L’Union des métiers du bois est une union de métier
De même, on trouve aussi bien syndicat de métier que de métiers, union de métier et de métiers, là aussi avec un fréquent « pluriel par attraction » (un syndicat de métier, des syndicats de métiers).
L’hésitation est compréhensible : ces associations regroupent-elles plusieurs métiers ou bien des personnes exerçant le même métier ? Certains intitulés tels que Union des métiers et des industries de l’hôtellerie ou Groupement des métiers de l’imprimerie incitent à choisir le pluriel, mais leurs adhérents ont bien en commun l’hôtellerie ou l’imprimerie.
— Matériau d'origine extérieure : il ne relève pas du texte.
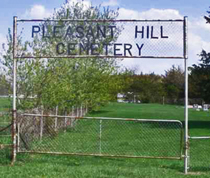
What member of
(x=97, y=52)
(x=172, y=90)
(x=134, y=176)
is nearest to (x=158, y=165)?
(x=134, y=176)

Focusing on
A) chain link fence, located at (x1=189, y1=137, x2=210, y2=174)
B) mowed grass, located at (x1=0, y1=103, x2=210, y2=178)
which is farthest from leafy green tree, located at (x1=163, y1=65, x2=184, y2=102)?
mowed grass, located at (x1=0, y1=103, x2=210, y2=178)

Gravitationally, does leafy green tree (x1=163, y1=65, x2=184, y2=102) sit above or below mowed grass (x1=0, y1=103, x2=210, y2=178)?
above

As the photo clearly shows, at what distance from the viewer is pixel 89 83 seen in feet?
78.4

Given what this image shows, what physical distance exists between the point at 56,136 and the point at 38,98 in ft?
5.28

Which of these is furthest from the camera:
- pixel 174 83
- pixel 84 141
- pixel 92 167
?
pixel 174 83

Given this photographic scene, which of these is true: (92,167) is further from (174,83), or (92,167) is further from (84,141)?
(174,83)

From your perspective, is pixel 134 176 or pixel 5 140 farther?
pixel 5 140

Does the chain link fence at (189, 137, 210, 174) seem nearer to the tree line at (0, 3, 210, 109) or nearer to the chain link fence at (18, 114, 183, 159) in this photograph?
the chain link fence at (18, 114, 183, 159)

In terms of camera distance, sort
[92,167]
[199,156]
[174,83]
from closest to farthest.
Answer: [92,167] < [199,156] < [174,83]

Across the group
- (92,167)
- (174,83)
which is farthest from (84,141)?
(174,83)

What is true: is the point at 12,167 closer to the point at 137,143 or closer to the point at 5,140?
the point at 5,140

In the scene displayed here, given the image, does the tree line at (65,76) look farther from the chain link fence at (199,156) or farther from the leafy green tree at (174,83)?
the leafy green tree at (174,83)

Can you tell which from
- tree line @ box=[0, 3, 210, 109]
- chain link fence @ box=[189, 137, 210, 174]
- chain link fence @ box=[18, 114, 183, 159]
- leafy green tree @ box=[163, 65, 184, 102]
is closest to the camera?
chain link fence @ box=[189, 137, 210, 174]

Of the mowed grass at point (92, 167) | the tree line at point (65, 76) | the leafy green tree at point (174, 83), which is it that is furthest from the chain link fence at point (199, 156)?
the leafy green tree at point (174, 83)
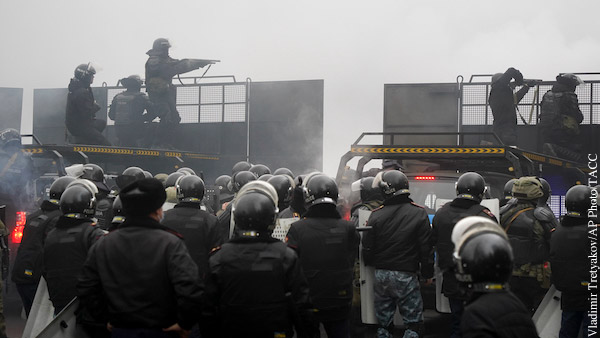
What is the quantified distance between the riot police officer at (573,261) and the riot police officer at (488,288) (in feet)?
12.3

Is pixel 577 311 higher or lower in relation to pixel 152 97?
lower

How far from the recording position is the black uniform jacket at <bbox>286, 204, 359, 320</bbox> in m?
6.40

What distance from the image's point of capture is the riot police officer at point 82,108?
47.8 ft

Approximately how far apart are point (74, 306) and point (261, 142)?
1123cm

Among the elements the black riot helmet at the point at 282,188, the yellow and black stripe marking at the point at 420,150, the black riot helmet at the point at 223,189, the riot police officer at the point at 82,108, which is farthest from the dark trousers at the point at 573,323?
the riot police officer at the point at 82,108

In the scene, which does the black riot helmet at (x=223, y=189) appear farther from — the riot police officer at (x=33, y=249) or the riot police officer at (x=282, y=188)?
the riot police officer at (x=33, y=249)

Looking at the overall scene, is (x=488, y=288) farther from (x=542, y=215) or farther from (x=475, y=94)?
(x=475, y=94)

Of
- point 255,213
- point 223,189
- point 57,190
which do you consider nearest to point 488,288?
point 255,213

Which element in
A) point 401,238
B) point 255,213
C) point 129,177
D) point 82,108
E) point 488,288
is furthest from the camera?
point 82,108

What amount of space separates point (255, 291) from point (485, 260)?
1.69 metres

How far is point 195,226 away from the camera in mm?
7098

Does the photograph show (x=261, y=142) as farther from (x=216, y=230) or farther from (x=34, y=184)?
(x=216, y=230)

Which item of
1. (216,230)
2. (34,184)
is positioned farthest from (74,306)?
(34,184)

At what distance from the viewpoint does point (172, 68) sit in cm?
1652
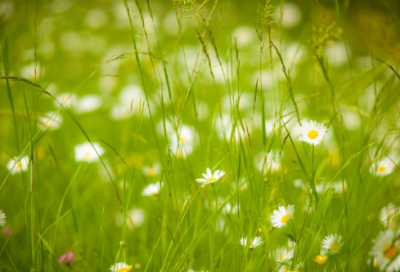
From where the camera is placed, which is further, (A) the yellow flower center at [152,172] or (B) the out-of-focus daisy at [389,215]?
(A) the yellow flower center at [152,172]

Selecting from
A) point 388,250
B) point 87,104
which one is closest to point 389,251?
point 388,250

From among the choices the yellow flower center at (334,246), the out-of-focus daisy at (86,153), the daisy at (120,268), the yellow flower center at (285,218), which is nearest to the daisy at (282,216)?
the yellow flower center at (285,218)

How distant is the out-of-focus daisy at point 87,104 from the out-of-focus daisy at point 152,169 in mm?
713

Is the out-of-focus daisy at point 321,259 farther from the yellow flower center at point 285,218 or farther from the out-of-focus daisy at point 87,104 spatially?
the out-of-focus daisy at point 87,104

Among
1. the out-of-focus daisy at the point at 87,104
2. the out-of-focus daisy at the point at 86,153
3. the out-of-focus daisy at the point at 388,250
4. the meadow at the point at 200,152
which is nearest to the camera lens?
the out-of-focus daisy at the point at 388,250

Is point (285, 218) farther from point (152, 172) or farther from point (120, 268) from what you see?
point (152, 172)

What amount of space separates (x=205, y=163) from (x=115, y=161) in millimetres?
551

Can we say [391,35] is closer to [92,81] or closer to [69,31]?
[92,81]

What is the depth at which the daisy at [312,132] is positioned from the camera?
68 cm

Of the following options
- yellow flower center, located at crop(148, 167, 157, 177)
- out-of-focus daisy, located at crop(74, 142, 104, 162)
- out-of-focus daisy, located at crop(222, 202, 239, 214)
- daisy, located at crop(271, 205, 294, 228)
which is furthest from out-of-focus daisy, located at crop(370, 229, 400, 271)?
out-of-focus daisy, located at crop(74, 142, 104, 162)

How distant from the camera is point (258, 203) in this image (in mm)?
680

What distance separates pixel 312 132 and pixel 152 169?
30.0 inches

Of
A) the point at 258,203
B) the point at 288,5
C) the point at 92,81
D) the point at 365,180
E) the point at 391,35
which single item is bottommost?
the point at 258,203

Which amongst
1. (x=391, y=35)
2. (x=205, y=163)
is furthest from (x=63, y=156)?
(x=391, y=35)
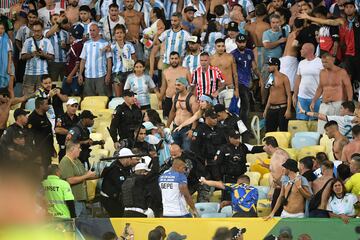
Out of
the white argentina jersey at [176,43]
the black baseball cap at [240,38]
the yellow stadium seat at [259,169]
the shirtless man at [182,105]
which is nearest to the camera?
the yellow stadium seat at [259,169]

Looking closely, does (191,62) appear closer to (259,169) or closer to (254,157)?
(254,157)

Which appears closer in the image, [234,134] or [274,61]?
[234,134]

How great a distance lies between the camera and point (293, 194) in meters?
23.6

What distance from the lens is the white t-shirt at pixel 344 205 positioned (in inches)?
917

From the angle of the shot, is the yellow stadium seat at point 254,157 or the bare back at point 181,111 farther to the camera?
the bare back at point 181,111

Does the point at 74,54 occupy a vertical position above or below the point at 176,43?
below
Au-delà de leurs différences (les métiers regroupés), ils partagent un métier.
Contrairement à corps de métier, je ne trouve ces termes dans aucun dictionnaire usuel, mais le Larousse donne : « Syndicalisme de métier, syndicalisme de type britannique (trade unionism), ayant pour but de défendre les intérêts des salariés par métier (trade) et non par branche professionnelle9. » C’est bien le métier qui les réunit.
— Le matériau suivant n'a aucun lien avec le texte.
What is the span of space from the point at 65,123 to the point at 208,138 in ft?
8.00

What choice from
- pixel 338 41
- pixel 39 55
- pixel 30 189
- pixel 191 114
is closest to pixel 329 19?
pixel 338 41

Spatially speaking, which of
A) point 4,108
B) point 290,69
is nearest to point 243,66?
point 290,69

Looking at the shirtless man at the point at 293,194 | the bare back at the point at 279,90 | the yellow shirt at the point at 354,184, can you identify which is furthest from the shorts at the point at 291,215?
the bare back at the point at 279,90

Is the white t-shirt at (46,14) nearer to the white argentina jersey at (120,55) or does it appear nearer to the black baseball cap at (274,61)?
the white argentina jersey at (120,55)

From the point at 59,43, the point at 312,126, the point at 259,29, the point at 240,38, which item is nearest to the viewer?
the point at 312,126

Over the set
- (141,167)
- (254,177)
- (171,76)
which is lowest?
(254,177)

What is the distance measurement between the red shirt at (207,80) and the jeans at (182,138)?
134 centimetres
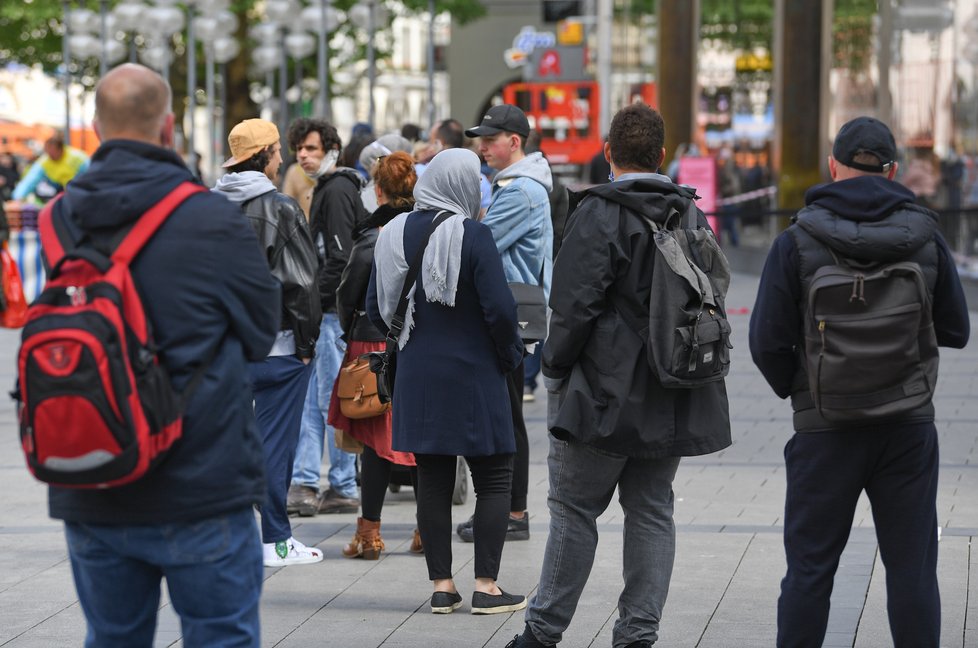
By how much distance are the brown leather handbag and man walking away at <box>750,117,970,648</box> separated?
2.38 m

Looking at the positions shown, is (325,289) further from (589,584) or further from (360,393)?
(589,584)

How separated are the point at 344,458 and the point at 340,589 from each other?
5.54ft

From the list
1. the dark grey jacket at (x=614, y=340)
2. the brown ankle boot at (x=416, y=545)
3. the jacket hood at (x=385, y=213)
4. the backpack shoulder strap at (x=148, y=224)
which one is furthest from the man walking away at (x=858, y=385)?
the brown ankle boot at (x=416, y=545)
Il me semble donc préférable, du moins dans un même texte, d’écrire corps de métier, syndicat(s) de métier et union(s) de métier.
Pour faire le tour de la question, ajoutons que les chambres de métiers (et non des métiers, comme on le dit souvent10) — qui, depuis 1925 en France, assurent la défense des intérêts de l’artisanat — ont changé de nom en 2004 : elles sont devenues les chambres de métiers et de l’artisanat (CMA). A contrario, le registre public des artisans de France est bien le répertoire national des métiers.

Mentionnons, pour finir, l’emploi du nom complément métier sans préposition11, plus délicat encore à trancher — avec, là aussi, une tendance au pluriel par attraction12 et une indécision sémantique. Des processus métier(s) sont-ils ceux du métier ou des métiers de l’entreprise13 ? Et ses directions métier(s)14 ? ses besoins métier(s)15 ? Faut-il écrire une fiche métier, des fiches métiers ? L’usage hésite16.
Cette tendance forte à la juxtaposition de noms, particulièrement dans les textes techniques, n’est pas le moindre problème posé au correcteur.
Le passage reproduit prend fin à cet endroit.